Patterns for Learning from Data at Scale Using Python and Spark
Akash Tandon, Sandy Ryza, Uri Laserson, Sean Owen, Josh Wills

#Spark
#Python
#Data
#MLflow
#PySpark
#LDA
#NLP
The amount of data being generated today is staggering and growing. Apache Spark has emerged as the de facto tool to analyze big data and is now a critical part of the data science toolbox. Updated for Spark 3.0, this practical guide brings together Spark, statistical methods, and real-world datasets to teach you how to approach analytics problems using PySpark, Spark's Python API, and other best practices in Spark programming.
Data scientists Akash Tandon, Sandy Ryza, Uri Laserson, Sean Owen, and Josh Wills offer an introduction to the Spark ecosystem, then dive into patterns that apply common techniques-including classification, clustering, collaborative filtering, and anomaly detection, to fields such as genomics, security, and finance. This updated edition also covers NLP and image processing.

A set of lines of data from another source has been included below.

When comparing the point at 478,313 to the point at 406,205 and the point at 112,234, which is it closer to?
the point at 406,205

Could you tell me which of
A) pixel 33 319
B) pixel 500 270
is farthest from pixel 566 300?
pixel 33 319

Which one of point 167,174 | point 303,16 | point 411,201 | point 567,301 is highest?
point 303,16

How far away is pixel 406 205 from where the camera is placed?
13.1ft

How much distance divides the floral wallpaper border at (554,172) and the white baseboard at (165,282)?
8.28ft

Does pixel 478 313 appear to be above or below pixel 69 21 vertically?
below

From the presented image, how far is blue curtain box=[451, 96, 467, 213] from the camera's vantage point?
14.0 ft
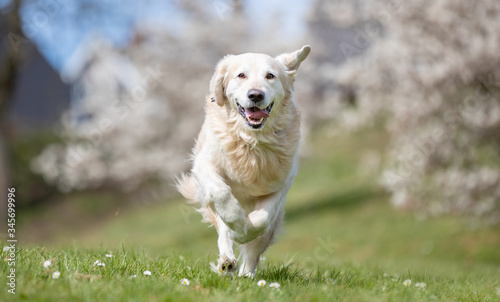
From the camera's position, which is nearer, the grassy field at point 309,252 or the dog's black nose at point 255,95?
the grassy field at point 309,252

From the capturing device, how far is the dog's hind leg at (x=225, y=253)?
4.10 meters

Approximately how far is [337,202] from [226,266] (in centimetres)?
1352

If you have a basic understanding of machine learning and statistics and you program in Python, this book will get you started with large-scale data analysis.
Table of Contents
1. Analyzing Big Data
2. Introduction to Data Analysis with PySpark
3. Recommending Music and the Audioscrobbler Dataset
4. Making Predictions with Decision Trees and Decision Forests
5. Anomaly Detection with K-means Clustering
6. Understanding Wikipedia with LDA and Spark NLP
7. Geospatial and Temporal Data Analysis on Taxi Trip Data
8. Estimating Financial Risk
9. Analyzing Genomics Data and the BDG Project
10. Image Similarity Detection with Deep Learning and PySpark LSH
11. Managing the Machine Learning Lifecycle with MLflow
About the Authors
Akash Tandon is an independent consultant and experienced full-stack data engineer. Previously, he was a senior data engineer at Atlan, where he built software for enterprise data science teams. In another life, he had worked on data science projects for governments, and built risk assessment tools at a FinTech startup. As a student, he wrote open source software with the R project for statistical computing and Google. In his free time, he researches things for no good reason.

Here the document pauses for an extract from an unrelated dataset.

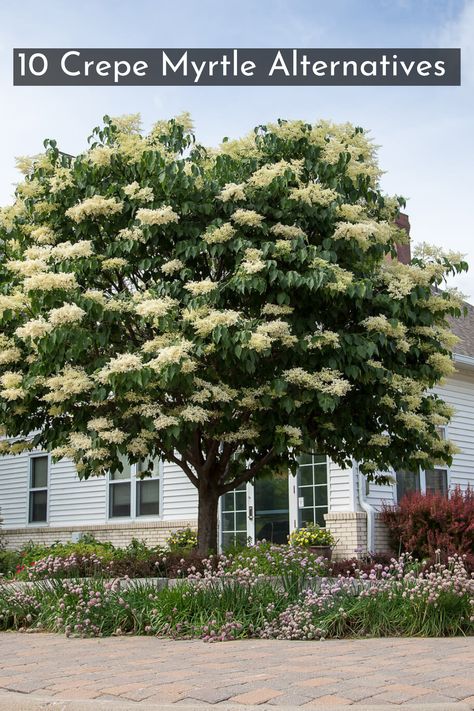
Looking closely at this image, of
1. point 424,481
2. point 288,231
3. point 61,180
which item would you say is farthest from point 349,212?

Sandy Ryza is software engineer at Elementl. Previously, he developed algorithms for public transit at Remix and was a senior data scientist at Cloudera and Clover Health. He is an Apache Spark committer, Apache Hadoop PMC member, and founder of the Time Series for Spark project.
Uri Laserson is founder & CTO of Patch Biosciences. Previously, he worked on big data and genomics at Cloudera.
Sean Owen is a principal solutions architect focusing on machine learning and data science at Databricks. He is an Apache Spark committer and PMC member, and co-author Advanced Analytics with Spark. Previously, he was director of Data Science at Cloudera and an engineer at Google.
Josh Wills is an independent data science and engineering consultant, the former head of data engineering at Slack and data science at Cloudera, and wrote a tweet about data scientists once.